Posts Tagged ‘winterbierfestival’

A Day in the Life of a Pint Member

It’s November, when you come home from work it’s dark. The wind has the early signs of that winter chill. You go online and try to find out when the Winterbeerfestival in Gouda is in January. The Pint website has the information, the calendar in your phone now has a new entry for the 19th of January.

When New Years is over and you have started work after the break you occasionally check the website, maybe the list of brewers and beers is available. Once it is you read it through, and you gasp. So much new stuff I haven’t had yet.

On Saturday you check when the buses and trains go. To be sure on Sunday morning you look it up on your phone. As long as you get to Gouda things are ok, since the school where the festival is, is right behind the station. You walk towards it, and notice they didn’t hang signs for the festival on the lampposts like they used to.

You arrive at the school, pay the 20 euros for entrance, a glass, a booklet and 8 tokens and start looking for a place to sit. You’re early, so there is.

gouda1Even though you have checked the list of available beers thoroughly you open the booklet and make a decision. There are two Oersoep beers you are dying to try. You don’t often get the big bottles at home so this is a perfect chance. There’s just too much to choose from. A few years ago frequently going to the specialty shops, bars and festival was enough to keep up-to-date with what was brewed in the country. You’ve reached the point now where you can’t keep up. You both celebrate and lament this. You are proud to have been at the start of the boom of Dutch beer, but its success means it’s getting harder and harder to actually try everything.

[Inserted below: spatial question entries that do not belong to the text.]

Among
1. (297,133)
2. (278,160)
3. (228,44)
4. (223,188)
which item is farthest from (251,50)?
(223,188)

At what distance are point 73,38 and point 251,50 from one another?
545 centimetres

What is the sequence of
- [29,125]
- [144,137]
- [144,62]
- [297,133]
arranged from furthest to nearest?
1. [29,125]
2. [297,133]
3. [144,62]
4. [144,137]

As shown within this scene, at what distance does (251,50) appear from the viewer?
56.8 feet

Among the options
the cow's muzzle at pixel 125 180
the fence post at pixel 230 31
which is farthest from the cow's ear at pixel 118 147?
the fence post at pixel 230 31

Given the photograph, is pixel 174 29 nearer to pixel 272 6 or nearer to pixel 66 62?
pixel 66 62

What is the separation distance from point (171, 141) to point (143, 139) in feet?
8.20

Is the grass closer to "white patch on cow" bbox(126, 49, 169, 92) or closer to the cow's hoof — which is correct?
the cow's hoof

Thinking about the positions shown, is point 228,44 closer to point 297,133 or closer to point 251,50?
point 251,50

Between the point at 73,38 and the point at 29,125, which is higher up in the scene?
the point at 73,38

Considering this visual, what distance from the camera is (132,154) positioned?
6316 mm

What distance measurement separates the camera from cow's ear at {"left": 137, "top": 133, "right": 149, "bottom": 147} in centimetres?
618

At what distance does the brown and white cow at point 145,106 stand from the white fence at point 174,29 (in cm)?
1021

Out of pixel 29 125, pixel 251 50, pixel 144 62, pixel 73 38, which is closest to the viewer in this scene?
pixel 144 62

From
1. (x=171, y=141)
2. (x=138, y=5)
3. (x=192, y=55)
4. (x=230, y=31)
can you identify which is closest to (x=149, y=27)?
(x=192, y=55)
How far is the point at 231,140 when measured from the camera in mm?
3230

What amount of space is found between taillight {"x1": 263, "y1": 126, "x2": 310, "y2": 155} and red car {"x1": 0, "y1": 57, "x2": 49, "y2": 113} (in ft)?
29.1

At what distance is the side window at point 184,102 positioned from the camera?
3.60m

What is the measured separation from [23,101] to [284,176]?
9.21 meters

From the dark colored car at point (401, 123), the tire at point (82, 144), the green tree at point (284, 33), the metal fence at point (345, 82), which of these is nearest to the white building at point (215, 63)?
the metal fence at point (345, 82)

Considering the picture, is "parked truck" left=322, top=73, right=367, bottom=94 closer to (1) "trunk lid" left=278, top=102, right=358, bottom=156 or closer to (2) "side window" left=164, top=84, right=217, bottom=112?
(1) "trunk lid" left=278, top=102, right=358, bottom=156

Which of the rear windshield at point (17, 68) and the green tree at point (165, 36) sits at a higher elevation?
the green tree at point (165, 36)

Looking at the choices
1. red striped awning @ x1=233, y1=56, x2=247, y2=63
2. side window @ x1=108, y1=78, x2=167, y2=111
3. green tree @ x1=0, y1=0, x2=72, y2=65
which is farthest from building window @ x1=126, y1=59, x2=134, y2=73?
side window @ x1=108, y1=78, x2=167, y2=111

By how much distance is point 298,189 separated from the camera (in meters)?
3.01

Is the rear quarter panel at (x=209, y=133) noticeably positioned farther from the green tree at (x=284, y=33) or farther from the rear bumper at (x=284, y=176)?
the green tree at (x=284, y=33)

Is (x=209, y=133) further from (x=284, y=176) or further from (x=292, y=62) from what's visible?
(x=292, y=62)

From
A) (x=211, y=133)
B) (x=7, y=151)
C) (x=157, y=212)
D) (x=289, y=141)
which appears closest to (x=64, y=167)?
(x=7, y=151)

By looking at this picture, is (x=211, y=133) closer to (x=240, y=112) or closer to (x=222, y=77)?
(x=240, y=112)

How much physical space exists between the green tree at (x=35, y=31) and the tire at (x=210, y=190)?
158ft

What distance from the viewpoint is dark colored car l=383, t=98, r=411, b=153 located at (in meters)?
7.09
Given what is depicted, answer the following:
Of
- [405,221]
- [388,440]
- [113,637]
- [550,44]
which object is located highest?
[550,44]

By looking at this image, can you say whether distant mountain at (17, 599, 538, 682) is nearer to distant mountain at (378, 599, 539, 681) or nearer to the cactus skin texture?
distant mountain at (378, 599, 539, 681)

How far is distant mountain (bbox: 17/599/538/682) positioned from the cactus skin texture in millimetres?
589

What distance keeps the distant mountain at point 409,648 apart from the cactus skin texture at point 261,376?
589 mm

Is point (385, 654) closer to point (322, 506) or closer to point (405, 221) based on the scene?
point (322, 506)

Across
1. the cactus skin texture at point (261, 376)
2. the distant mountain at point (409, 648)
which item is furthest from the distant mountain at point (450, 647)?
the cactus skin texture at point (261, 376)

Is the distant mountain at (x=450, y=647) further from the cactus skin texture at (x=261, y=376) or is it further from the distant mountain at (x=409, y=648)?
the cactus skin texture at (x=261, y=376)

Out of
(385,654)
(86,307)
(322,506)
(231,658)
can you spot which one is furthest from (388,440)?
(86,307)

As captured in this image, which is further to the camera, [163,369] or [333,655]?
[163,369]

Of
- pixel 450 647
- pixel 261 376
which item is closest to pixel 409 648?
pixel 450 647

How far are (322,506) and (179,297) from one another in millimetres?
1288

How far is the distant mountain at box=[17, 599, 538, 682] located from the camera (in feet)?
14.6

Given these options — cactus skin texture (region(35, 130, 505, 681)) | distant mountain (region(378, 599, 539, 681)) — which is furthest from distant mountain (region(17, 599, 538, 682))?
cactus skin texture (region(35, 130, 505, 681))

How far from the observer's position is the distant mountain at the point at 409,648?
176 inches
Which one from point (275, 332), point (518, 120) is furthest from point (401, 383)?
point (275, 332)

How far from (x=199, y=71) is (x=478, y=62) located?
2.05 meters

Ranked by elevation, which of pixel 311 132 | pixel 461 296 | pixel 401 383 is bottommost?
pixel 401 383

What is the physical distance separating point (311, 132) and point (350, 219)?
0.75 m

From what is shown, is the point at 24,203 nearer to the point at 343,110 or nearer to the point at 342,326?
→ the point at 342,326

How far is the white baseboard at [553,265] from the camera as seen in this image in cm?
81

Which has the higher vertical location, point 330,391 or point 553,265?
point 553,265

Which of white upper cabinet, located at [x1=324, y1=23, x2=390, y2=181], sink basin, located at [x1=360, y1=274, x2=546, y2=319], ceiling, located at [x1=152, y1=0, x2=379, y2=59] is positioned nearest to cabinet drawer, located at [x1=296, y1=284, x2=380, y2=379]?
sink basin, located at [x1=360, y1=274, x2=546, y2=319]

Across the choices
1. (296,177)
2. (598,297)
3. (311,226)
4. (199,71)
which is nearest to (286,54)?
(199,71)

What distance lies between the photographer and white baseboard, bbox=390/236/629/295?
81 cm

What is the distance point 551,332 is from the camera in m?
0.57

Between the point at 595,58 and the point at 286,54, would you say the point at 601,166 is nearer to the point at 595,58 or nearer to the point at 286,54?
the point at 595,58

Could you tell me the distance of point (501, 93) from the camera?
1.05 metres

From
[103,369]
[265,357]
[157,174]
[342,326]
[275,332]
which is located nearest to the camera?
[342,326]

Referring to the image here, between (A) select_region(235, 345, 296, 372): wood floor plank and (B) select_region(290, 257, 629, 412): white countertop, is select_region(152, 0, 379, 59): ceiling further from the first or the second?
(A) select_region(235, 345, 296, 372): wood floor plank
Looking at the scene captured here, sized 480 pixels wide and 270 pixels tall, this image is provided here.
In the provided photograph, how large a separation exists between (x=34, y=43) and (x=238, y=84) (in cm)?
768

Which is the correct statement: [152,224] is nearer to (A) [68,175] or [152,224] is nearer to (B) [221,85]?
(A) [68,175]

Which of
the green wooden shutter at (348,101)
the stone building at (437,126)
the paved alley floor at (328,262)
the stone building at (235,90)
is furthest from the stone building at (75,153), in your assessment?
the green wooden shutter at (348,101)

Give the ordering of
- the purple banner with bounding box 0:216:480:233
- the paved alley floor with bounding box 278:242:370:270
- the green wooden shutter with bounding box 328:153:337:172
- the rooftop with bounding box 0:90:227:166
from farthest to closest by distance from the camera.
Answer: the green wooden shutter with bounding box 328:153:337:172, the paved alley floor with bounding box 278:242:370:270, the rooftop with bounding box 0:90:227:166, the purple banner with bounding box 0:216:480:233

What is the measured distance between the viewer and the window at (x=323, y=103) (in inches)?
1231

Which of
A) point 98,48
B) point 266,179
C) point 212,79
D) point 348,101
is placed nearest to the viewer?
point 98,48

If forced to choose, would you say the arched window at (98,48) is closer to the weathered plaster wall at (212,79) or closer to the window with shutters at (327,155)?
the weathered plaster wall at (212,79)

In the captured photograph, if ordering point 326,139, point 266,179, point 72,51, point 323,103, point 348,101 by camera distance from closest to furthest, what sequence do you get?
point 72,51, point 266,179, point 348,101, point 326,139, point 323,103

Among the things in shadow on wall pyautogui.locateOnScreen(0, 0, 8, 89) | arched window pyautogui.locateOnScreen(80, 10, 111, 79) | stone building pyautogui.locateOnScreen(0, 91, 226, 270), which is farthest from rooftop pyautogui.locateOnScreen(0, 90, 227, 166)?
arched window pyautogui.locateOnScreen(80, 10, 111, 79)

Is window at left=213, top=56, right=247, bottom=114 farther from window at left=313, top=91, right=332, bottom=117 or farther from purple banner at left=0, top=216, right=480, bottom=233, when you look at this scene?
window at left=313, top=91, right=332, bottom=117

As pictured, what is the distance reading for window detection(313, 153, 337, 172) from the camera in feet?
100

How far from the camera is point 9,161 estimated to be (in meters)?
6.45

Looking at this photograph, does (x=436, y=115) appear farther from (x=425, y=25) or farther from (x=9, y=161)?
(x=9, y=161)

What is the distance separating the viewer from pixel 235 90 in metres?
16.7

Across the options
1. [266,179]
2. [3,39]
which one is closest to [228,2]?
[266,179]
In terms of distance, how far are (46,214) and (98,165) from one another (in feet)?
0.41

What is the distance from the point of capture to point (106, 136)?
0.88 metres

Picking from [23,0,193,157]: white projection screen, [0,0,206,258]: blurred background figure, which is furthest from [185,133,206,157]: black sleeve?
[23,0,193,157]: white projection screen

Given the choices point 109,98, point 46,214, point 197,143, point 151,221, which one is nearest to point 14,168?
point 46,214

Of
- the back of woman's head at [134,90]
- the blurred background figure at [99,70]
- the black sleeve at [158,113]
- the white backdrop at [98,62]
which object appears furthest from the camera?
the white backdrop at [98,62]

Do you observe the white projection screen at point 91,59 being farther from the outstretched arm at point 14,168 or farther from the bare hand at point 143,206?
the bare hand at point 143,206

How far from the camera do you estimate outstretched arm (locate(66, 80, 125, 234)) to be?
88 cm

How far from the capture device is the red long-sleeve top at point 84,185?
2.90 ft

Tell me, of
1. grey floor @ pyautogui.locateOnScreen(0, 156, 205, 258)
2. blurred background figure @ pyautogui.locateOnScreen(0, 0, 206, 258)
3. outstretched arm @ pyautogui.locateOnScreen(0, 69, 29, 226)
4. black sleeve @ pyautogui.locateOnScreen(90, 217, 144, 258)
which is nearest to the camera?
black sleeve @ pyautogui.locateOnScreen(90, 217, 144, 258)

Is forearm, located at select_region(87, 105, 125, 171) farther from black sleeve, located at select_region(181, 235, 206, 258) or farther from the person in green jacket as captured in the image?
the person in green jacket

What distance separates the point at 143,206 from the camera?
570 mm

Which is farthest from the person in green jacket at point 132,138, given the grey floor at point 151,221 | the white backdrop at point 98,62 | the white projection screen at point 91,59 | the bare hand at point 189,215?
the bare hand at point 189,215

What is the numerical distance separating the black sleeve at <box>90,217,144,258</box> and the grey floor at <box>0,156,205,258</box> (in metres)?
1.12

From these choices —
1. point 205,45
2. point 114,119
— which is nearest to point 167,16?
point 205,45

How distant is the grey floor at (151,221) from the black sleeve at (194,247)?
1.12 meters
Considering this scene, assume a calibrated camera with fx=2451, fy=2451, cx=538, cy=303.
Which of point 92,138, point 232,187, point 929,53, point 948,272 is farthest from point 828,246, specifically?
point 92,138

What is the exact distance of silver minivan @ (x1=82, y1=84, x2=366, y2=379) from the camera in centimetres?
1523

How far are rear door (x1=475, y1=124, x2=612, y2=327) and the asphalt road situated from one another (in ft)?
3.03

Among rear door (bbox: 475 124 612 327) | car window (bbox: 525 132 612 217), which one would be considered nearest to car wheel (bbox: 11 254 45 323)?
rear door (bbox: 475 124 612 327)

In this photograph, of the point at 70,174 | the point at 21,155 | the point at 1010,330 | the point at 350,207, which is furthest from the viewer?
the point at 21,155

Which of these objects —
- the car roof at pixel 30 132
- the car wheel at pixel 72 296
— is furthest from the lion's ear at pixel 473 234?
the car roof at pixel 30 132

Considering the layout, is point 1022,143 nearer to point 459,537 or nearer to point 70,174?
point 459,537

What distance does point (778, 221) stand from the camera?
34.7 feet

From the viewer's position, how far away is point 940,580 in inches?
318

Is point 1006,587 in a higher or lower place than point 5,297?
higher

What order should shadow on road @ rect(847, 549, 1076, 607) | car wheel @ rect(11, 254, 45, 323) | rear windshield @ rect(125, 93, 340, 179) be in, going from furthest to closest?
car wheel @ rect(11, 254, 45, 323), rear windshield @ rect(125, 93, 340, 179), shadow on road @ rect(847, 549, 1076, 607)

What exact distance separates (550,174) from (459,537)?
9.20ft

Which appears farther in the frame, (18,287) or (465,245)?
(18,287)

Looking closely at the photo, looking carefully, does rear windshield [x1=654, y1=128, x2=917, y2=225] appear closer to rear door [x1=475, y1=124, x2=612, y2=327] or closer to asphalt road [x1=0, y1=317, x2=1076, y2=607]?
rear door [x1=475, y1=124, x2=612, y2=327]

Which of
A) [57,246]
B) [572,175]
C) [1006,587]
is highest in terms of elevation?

You look around and see the familiar sights:

At this festival the pourers are volunteers. The brewers, if they are here, walk around freely. More like fans of craft beer than actual brewers. They meet other brewers, talk about the trade and try each other’s beer. You like that, they are not rivals, they are guildsmen aiming for the same things.

Around the large round tables people sit. They all have a different beer in their hands. They smell, taste and look up. They look for something to say about the beer, then write it down. The glass then goes to someone else around the table. These are the beerhunters. Even though you consider yourself to be one, you feel you should at least have half a glass before writing an honest report of what you tasted. Some beers change with temperature, they get worse, sometimes more good flavors rise. You admire their zeal, but it’s not for you.

You love rating, but your iPhone is already 3 years old and the battery doesn’t last as long as it once did. Heavy use of it to add your rating on RateBeer drains the battery, so you scribble down the 5 numbers and a short review in a notebook you brought. Untappd is easier, so you use that for quick check-ins.

You feel more connected to the couples who are here. Gradually it’s becoming more diverse and not just a middle-aged men hobby.

More and more you see men wear T-shirts of breweries. They look like the sort of guys who when they were young had their Clash, Cure or Smiths T-shirt on. Now these shirts are worn through, the bandlogo barely legible after decades of wearing and washing. They have new shirts now, shirts two sizes bigger. The further away the brewery the more special they shirt, just as that shirt you have from that one band no one really knows about. Your classmates all had Springsteen shirts, you had a Devo shirt. You have a few beer T-shirts at home as well, but it’s winter now and too cold for T-shirts.

Groups of friends, two or more, wander around. They look like this is the first time they’re at a festival like this. In larger groups there is one person who has been here before, he knows the ropes, he will tell you what else there is.

You went through the eight coins. You decide you had enough. The Oersoep beers were amazing, the De Molen didn’t disappoint and you had some beers from breweries that were still blank for you. These are winterbeers and the average 9% you had today is getting to you. You’re a beerlover you tell yourself, you hate drunk people who only drink because of the alcohol. You get your coat and leave again. If there’s time at the railway station you will get something to eat, if not there’s enough at home.

Tomorrow people will ask what you did over the weekend. Alice from accounting will say she doesn’t like beer. You try and tell her that Heineken really is something else than what you had. Her boyfriend drinks a La Chouffe once in a while, so she tells you he is really into Belgian beer as well. You almost start talking about all the great breweries in this country and that Belgium really isn’t the most important beercountry anyway, but you doubt if that will register. You leave it at that, and return to your desk with the coffee. There’s a festival again in March, Leeuwarden this time, it’s on your calendar now.